▶ **Material supplied**
────────────────────

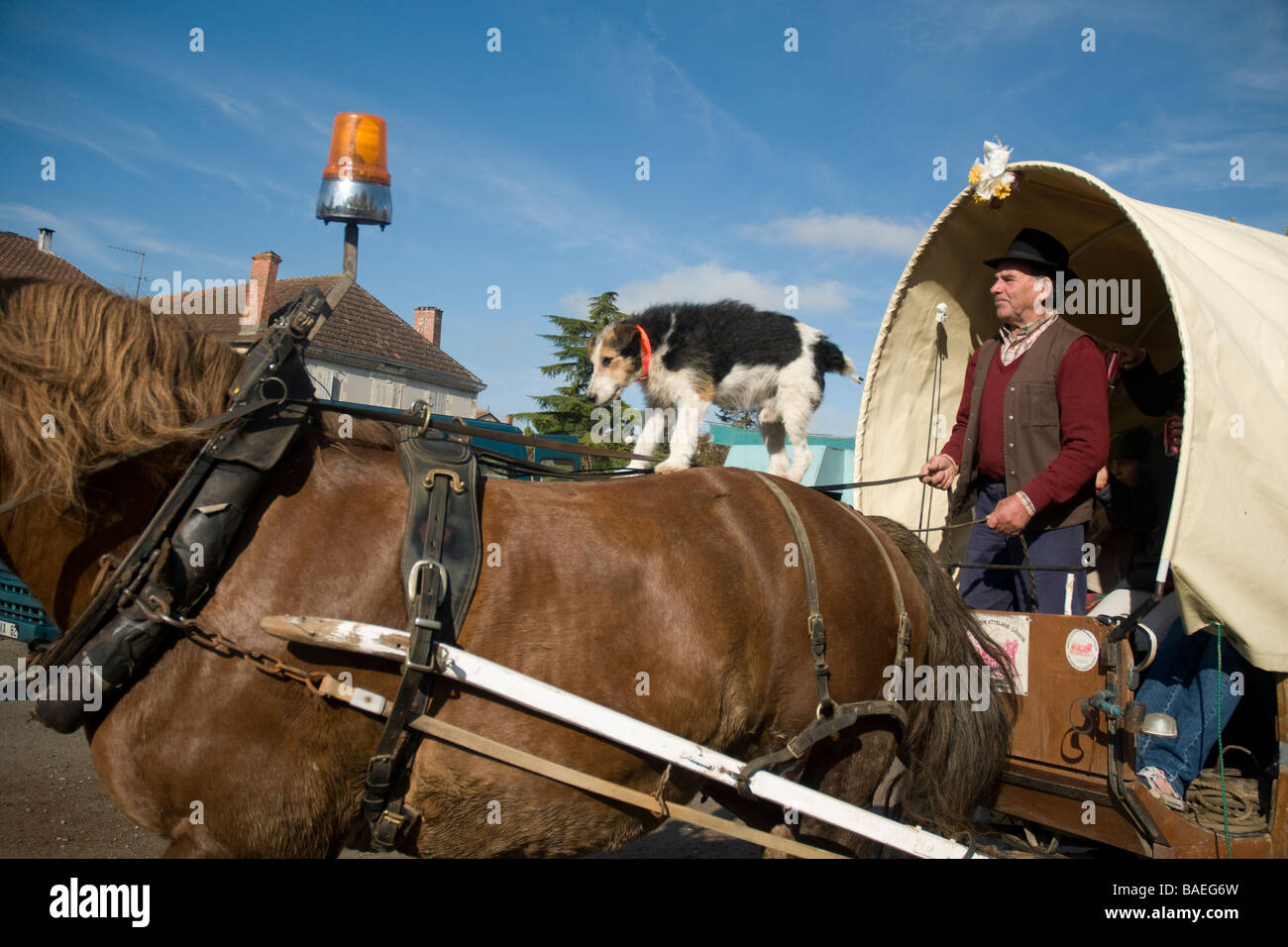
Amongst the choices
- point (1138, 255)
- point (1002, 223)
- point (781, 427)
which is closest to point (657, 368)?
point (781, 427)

────────────────────

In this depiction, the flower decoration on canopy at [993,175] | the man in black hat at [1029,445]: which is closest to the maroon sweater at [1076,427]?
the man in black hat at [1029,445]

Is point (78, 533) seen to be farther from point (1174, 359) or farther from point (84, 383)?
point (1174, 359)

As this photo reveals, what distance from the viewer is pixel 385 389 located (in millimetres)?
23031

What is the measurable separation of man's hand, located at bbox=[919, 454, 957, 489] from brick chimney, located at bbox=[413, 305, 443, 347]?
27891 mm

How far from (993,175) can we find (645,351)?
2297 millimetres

────────────────────

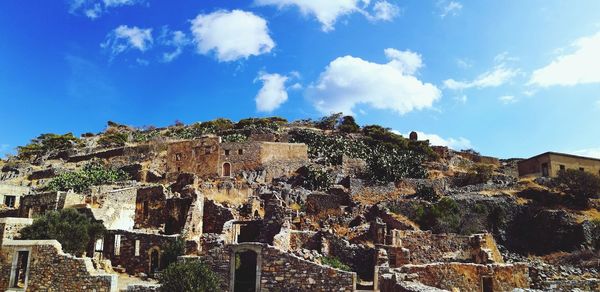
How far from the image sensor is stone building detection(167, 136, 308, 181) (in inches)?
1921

────────────────────

Please copy out every line of the listing above that contains the word "millimetres", matching its case exactly.

▶ **Result for this task**
As this photo reveals, what distance from the viewer is pixel 385 389 located (in millimetres)?
2297 millimetres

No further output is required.